Les cas de harcèlement sont détectés sur et par des adolescents ou des enfants de plus en plus jeunes. Autrefois fréquents au lycée, ils semblent plus nombreux aujourd’hui dans les collèges, dont le Département a la charge, voire dans les écoles. Quel est le constat que vous dressez ?
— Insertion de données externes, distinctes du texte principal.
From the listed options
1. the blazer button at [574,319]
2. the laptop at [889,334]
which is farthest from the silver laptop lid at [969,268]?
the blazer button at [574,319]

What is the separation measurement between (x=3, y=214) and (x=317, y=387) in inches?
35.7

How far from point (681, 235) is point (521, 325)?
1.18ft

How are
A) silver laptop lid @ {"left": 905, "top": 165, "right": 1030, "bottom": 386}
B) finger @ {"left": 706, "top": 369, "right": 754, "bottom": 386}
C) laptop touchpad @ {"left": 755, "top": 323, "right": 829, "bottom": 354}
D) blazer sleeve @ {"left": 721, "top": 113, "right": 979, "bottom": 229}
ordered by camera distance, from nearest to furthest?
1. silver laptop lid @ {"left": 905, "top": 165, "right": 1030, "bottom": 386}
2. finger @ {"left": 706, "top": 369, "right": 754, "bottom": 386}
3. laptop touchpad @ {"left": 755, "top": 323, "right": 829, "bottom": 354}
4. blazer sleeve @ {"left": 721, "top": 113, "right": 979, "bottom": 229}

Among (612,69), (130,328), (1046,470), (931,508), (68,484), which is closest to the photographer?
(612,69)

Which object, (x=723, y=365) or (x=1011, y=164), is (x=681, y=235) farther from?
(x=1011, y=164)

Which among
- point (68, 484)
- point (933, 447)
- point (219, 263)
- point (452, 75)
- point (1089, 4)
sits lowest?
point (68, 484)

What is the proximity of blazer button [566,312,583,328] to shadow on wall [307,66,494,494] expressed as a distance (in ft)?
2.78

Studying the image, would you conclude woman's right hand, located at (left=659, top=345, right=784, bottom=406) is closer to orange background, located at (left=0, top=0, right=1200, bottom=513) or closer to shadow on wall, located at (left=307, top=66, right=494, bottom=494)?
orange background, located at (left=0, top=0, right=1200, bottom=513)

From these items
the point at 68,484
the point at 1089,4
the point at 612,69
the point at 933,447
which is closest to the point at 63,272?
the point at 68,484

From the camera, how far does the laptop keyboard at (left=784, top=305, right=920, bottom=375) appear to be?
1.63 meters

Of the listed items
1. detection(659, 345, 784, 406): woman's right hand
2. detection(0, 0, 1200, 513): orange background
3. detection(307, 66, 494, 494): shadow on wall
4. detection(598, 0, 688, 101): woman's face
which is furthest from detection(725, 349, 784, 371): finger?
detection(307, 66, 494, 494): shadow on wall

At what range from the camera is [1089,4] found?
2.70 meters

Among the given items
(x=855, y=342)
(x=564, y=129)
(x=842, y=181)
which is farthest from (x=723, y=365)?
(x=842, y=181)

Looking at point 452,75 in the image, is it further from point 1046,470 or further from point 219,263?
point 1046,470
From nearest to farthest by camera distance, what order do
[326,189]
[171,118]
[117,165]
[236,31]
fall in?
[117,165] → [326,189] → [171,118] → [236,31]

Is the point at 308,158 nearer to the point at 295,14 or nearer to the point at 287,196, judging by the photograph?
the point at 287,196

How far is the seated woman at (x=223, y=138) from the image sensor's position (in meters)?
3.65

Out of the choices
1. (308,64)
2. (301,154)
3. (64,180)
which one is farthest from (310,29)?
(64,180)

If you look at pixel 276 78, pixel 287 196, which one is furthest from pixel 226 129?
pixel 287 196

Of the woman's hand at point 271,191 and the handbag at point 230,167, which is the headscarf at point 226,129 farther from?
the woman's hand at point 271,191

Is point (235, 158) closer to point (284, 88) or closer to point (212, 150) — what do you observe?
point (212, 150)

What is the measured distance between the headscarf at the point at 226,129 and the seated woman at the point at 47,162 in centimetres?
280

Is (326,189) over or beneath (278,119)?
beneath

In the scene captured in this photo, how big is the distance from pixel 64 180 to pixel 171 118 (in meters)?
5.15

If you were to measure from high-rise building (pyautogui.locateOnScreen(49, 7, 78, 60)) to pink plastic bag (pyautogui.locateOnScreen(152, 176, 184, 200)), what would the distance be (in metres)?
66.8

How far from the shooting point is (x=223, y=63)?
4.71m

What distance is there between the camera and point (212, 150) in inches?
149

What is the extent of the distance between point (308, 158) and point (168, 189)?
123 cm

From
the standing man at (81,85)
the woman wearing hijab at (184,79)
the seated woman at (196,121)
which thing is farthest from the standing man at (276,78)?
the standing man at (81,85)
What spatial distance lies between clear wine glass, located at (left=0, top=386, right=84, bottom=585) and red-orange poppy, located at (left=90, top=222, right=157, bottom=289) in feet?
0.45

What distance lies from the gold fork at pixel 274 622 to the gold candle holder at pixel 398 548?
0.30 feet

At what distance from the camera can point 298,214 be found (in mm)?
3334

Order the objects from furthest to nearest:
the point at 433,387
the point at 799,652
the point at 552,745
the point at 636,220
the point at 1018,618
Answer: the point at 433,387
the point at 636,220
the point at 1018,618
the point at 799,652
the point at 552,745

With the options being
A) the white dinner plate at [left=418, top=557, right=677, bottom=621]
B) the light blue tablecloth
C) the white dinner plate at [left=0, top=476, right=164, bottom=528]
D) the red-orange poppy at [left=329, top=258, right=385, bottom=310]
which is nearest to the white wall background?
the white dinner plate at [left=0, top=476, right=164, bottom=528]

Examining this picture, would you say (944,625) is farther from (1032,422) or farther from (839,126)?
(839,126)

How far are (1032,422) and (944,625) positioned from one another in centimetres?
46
Notre collectivité et tous les Départements en sont conscients, mais il y a aussi les observations de l’Éducation nationale qui révèlent que la strate la plus impactée par le harcèlement, c’est d’une part les collégiens, mais aussi les primaires. Cela commence dès le CE2 et il y a déjà des cas révélés. On parle d’un jeune sur cinq à un sur dix, selon les enquêtes. Ce phénomène prend des ampleurs dramatiques et nous sommes souvent au-delà de l’impact psychologique.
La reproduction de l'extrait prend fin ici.